Vitamin She is a 2020 Indian Telugu-language comedy drama film written and directed by V. Jayashankarr who made his debut directional with Paper Boy Movie and produced by Ravi Kumar Polishetty under the banner Full Moon Media Production. The film features Srikanth Gurram and Prachi Thaker in lead roles with Ranjit Reddy and Sanjeev Joshi in pivotal roles. Music composed by P.V.R. Raja. The movie was filmed during the lockdown and released on MX Player and Amazon Prime Video.

== Plot ==
Software Engineer Leo alias Lingababu Yoganandam is a smart phone addicted person. Also, while spending time with his cell phone, he spends the rest of his time in love with a girl named Vaidhehi who works in the same company. He is wondering how to express his love to that girl. In this way his phone will be lost and a new phone will be bought.

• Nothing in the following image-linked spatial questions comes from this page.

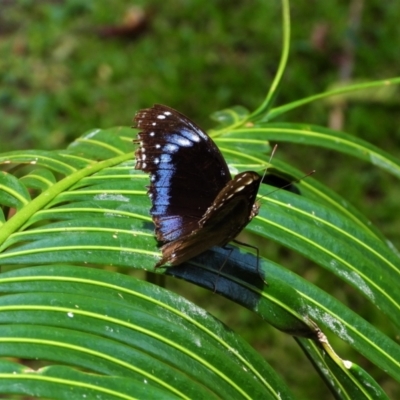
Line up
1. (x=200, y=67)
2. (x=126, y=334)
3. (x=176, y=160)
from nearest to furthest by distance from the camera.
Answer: (x=126, y=334)
(x=176, y=160)
(x=200, y=67)

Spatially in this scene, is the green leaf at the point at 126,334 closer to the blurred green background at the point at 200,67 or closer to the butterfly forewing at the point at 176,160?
the butterfly forewing at the point at 176,160

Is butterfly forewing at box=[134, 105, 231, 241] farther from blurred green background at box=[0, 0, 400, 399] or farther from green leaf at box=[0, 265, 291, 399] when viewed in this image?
blurred green background at box=[0, 0, 400, 399]

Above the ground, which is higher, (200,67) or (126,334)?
(200,67)

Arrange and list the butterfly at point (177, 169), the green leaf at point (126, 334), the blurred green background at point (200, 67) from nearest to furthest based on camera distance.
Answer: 1. the green leaf at point (126, 334)
2. the butterfly at point (177, 169)
3. the blurred green background at point (200, 67)

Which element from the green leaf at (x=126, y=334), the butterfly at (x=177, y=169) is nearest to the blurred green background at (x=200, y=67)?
the butterfly at (x=177, y=169)

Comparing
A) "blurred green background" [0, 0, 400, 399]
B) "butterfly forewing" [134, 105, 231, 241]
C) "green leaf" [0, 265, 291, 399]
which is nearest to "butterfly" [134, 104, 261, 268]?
"butterfly forewing" [134, 105, 231, 241]

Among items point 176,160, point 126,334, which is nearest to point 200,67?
point 176,160

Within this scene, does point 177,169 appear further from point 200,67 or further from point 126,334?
point 200,67
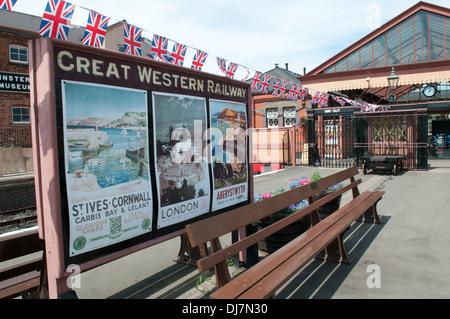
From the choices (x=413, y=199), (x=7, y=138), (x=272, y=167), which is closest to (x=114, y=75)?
(x=413, y=199)

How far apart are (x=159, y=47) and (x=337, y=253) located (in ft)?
12.6

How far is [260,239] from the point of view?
3072mm

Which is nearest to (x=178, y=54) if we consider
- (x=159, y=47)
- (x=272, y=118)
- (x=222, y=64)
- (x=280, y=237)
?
(x=159, y=47)

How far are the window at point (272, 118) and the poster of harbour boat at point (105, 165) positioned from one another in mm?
26579

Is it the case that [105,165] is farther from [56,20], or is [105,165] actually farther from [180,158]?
[56,20]

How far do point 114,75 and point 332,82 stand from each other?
17.7 meters

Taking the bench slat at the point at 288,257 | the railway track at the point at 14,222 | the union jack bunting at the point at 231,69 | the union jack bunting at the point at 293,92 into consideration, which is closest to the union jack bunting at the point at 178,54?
the union jack bunting at the point at 231,69

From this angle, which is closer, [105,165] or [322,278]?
[105,165]

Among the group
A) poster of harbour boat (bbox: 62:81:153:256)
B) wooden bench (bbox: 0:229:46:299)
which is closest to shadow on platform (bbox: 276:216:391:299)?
poster of harbour boat (bbox: 62:81:153:256)

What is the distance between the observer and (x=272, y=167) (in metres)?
17.6

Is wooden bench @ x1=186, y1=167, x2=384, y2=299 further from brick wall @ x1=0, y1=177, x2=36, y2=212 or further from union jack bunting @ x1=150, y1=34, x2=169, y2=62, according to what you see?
brick wall @ x1=0, y1=177, x2=36, y2=212

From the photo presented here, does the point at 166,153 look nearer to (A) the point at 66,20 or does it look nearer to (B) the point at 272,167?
(A) the point at 66,20

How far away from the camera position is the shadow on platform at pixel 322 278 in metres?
3.26

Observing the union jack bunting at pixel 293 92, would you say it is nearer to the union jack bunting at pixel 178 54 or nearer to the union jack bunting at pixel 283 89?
the union jack bunting at pixel 283 89
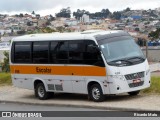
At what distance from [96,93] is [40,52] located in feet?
11.4

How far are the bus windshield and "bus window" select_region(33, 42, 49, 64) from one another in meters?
2.95

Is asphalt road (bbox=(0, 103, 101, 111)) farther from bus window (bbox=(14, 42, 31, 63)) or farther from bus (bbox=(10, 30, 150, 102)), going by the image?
bus window (bbox=(14, 42, 31, 63))

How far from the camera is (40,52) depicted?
19688mm

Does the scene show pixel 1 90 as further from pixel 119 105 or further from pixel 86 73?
pixel 119 105

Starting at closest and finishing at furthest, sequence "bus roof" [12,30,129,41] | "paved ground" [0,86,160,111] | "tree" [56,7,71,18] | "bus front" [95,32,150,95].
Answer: "paved ground" [0,86,160,111] < "bus front" [95,32,150,95] < "bus roof" [12,30,129,41] < "tree" [56,7,71,18]

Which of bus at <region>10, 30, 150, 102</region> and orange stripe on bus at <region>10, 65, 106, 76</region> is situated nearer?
bus at <region>10, 30, 150, 102</region>

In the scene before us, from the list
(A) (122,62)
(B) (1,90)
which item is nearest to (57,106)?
(A) (122,62)

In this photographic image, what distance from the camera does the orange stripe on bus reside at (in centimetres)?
1720

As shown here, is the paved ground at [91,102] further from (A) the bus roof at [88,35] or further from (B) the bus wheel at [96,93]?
(A) the bus roof at [88,35]

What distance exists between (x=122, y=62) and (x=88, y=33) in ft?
6.00

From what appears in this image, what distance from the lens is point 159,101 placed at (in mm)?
15938

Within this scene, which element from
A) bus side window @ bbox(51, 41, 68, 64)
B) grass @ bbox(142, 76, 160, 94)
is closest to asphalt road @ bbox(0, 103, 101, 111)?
bus side window @ bbox(51, 41, 68, 64)

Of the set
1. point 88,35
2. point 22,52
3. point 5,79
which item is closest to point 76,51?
point 88,35

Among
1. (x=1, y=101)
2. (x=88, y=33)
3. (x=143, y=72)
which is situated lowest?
(x=1, y=101)
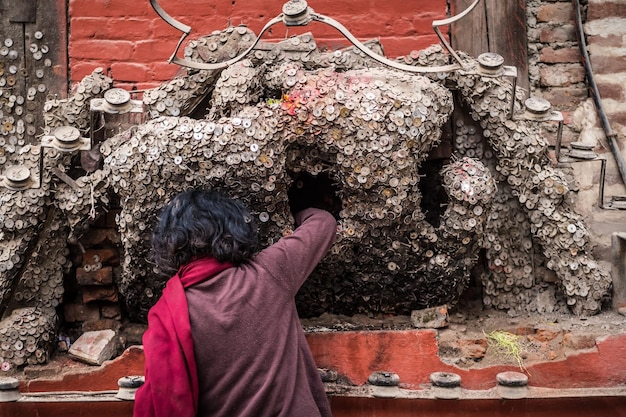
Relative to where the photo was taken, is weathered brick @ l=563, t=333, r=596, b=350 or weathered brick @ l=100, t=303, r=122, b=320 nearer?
weathered brick @ l=563, t=333, r=596, b=350

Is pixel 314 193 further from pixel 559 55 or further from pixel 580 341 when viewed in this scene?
pixel 559 55

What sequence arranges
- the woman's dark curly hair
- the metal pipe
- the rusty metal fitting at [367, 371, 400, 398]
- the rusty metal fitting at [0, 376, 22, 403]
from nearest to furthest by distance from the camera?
the woman's dark curly hair
the rusty metal fitting at [367, 371, 400, 398]
the rusty metal fitting at [0, 376, 22, 403]
the metal pipe

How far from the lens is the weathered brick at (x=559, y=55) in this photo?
390 centimetres

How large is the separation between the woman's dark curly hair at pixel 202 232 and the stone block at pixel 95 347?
87cm

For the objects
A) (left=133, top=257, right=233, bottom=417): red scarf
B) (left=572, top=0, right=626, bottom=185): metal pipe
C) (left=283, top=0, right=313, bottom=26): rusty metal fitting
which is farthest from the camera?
(left=572, top=0, right=626, bottom=185): metal pipe

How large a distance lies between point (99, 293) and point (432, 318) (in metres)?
A: 1.40

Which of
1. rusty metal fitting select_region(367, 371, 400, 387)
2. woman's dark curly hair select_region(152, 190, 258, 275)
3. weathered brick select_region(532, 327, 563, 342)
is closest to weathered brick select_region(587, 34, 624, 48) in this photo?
weathered brick select_region(532, 327, 563, 342)

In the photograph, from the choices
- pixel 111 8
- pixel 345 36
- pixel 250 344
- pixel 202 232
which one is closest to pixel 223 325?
pixel 250 344

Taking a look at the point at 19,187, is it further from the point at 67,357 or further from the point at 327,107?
the point at 327,107

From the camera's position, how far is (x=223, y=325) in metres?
2.49

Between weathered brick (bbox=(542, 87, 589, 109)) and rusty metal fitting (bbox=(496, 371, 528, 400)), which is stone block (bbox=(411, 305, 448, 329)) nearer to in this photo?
rusty metal fitting (bbox=(496, 371, 528, 400))

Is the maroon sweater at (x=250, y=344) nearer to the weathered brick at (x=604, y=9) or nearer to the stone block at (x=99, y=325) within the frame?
the stone block at (x=99, y=325)

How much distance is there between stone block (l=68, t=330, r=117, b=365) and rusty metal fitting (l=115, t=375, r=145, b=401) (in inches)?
10.7

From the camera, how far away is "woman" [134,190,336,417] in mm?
2445
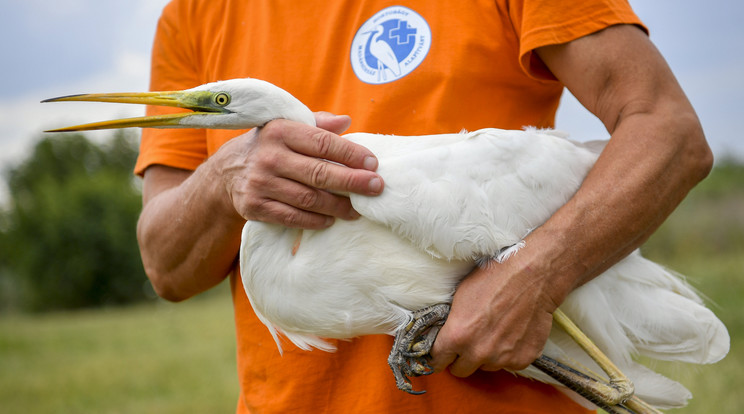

But the moment the new phone comes into his hands, his life takes a turn.

== Cast ==
- Srikanth Gurram as Leo
- Prachi Thaker as Vaidhehi

== Soundtrack ==

The film score and soundtrack album of the film are composed by P.V.R. Raja.

Track list
| No. | Title | Lyrics | Singer(s) | Length |
|---|---|---|---|---|
| 1. | "Ninne Chusina Kshaname" | P.V.R. Raja | Dhanunjay Seepana | 2:16 |
| 2. | "Ninne Chusina Kshaname" | P.V.R. Raja | Brinda | 1:23 |
| 3. | "Naa Yadhane" | P.V.R. Raja | Dhanunjay Seepana | 2:17 |
| Total length: |  |  |  | 5:56 |

== Release==
The film was released on 29 December 2020.

== Critical reception ==
The film received 2.75 stars out of five in a review by The Hans India
and 3 stars out of five in a review by The Times of India telugu.samayam.com.